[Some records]
-- START --

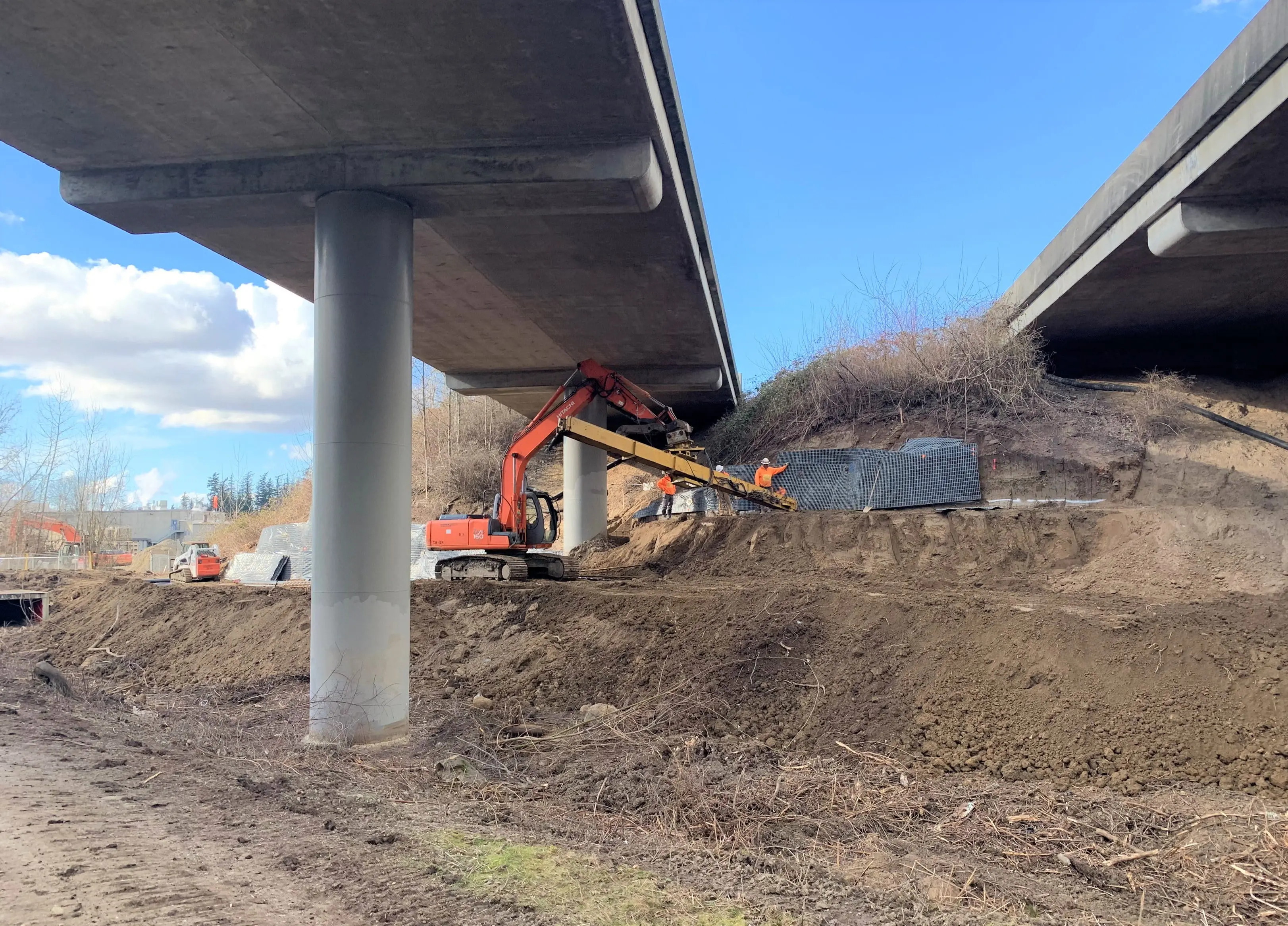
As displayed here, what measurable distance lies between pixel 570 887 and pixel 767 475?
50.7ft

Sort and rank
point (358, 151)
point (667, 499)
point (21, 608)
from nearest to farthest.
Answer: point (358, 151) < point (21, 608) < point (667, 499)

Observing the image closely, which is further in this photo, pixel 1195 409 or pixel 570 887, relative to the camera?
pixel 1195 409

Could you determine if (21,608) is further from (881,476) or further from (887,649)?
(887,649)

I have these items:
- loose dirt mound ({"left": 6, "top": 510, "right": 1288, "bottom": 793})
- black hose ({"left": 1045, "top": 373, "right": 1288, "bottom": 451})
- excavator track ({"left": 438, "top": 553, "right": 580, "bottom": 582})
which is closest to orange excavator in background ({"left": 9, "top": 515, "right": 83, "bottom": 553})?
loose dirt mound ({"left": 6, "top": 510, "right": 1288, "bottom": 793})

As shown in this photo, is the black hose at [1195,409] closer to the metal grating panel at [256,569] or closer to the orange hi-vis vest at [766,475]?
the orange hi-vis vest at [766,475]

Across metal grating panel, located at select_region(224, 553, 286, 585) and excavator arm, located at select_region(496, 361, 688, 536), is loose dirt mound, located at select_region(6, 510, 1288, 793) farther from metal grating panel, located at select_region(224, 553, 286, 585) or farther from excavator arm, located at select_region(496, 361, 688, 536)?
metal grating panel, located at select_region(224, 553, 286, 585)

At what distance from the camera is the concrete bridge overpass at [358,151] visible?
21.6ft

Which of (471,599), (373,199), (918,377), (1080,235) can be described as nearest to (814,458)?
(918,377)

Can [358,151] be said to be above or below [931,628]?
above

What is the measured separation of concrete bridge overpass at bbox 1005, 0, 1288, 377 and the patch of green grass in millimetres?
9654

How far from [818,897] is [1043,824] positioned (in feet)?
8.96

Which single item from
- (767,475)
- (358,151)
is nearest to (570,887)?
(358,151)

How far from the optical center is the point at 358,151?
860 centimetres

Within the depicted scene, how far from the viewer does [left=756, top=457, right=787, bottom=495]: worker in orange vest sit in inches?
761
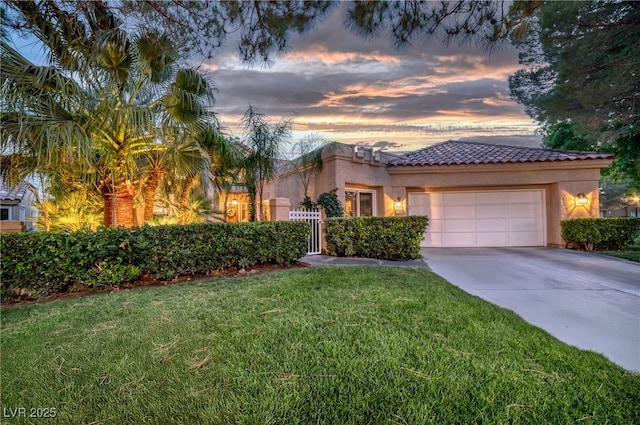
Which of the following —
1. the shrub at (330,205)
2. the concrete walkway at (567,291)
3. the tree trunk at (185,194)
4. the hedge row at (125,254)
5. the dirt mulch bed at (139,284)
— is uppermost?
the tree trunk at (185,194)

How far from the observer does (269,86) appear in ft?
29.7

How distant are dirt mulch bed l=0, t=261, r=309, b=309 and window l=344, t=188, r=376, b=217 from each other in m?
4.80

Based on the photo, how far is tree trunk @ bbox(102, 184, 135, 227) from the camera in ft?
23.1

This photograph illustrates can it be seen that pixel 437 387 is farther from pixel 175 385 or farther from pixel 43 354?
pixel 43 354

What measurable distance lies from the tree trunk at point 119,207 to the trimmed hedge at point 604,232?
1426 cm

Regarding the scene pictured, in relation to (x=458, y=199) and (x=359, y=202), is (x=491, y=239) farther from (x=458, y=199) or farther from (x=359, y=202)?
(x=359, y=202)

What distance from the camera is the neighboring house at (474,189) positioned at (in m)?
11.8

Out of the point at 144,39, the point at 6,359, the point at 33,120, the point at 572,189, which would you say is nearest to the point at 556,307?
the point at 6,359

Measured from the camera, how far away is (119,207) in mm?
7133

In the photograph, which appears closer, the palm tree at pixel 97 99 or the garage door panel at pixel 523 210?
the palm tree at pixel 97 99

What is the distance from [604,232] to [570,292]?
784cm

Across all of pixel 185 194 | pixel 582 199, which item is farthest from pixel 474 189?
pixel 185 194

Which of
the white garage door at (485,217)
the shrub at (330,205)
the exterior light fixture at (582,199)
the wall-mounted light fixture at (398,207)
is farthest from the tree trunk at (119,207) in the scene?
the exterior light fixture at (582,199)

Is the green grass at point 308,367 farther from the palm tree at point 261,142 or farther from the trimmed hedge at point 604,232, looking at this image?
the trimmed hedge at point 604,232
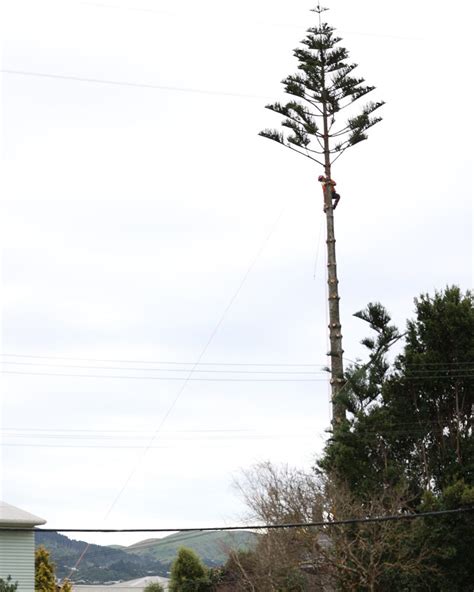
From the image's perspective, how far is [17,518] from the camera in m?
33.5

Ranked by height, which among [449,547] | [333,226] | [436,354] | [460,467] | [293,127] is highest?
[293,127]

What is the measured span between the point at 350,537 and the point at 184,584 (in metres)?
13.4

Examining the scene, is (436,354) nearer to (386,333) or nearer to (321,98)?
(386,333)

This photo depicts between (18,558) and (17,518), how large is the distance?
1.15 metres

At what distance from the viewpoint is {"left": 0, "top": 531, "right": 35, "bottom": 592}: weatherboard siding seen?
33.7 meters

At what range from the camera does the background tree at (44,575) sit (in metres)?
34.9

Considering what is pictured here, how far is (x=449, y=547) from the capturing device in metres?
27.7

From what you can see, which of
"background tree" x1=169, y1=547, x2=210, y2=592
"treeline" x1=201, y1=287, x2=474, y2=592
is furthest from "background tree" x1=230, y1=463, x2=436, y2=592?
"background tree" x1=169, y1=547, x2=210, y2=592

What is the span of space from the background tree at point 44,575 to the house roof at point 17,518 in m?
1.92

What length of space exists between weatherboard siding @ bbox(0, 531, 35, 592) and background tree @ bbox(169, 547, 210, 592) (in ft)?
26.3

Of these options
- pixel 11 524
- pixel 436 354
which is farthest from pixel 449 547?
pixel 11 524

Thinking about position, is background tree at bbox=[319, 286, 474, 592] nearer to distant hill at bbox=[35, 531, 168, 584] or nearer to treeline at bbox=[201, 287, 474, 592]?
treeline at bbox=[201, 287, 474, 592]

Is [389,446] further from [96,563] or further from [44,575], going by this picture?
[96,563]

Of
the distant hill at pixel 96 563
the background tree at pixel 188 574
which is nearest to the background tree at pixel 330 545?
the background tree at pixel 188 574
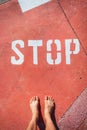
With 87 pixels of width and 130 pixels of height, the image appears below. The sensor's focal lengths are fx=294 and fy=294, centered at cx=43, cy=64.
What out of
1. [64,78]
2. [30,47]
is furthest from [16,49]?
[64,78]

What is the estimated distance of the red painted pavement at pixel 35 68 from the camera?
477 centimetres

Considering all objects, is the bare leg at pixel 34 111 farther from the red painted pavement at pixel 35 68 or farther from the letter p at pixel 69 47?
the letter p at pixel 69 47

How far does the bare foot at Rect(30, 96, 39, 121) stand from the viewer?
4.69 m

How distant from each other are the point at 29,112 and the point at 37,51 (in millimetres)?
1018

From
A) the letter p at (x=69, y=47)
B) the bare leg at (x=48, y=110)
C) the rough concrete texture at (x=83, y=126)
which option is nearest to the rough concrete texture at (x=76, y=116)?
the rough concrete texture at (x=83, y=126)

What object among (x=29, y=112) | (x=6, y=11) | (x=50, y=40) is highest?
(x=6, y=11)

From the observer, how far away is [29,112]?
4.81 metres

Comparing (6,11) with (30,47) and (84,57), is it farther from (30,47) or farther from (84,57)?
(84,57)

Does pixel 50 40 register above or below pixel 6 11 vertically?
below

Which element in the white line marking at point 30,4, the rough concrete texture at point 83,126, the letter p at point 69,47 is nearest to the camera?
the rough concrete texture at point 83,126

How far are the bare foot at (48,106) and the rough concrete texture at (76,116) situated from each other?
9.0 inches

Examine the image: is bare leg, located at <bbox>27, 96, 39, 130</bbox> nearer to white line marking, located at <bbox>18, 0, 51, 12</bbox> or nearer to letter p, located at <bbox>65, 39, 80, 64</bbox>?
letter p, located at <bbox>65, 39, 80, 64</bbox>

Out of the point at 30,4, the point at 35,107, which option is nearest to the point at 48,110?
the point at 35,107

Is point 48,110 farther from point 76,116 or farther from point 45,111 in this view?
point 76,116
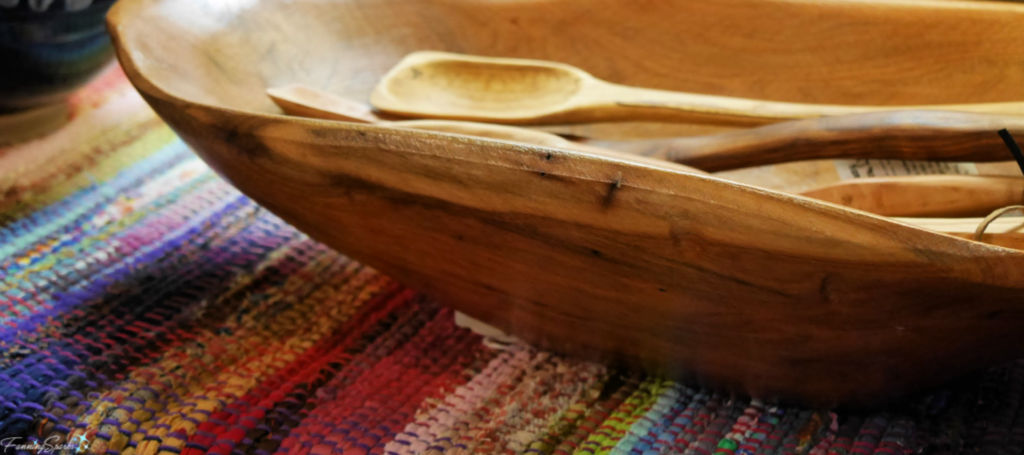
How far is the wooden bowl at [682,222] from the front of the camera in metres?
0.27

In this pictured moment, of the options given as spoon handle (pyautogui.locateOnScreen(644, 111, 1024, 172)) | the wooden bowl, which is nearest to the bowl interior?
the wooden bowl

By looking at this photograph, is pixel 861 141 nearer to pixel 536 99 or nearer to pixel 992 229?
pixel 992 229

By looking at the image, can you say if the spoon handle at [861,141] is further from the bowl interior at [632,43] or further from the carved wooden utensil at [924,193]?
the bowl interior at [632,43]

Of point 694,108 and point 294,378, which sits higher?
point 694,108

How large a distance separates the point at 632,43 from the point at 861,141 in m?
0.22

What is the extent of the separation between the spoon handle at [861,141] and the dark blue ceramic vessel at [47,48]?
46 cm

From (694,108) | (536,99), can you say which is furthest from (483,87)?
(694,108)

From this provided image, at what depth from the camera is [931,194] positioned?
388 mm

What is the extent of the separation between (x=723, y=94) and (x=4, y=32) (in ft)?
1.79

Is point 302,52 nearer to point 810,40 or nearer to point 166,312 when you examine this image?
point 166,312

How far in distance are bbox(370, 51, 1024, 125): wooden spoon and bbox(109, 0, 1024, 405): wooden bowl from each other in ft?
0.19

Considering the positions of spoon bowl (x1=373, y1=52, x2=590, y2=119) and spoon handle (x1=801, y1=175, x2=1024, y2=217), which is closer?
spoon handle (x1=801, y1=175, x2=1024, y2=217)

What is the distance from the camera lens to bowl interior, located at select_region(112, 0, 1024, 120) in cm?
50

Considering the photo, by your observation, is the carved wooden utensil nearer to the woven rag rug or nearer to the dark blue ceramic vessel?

-- END --

Could you copy out, word for word, the lines that begin with the one containing "What is the distance from the" and continue through the end of the records?

What is the distance from the camera lens to bowl interior, located at select_region(112, 0, 1024, 120) in cm?
50

Considering the photo, by your observation, is the carved wooden utensil nearer to the woven rag rug or nearer to the dark blue ceramic vessel?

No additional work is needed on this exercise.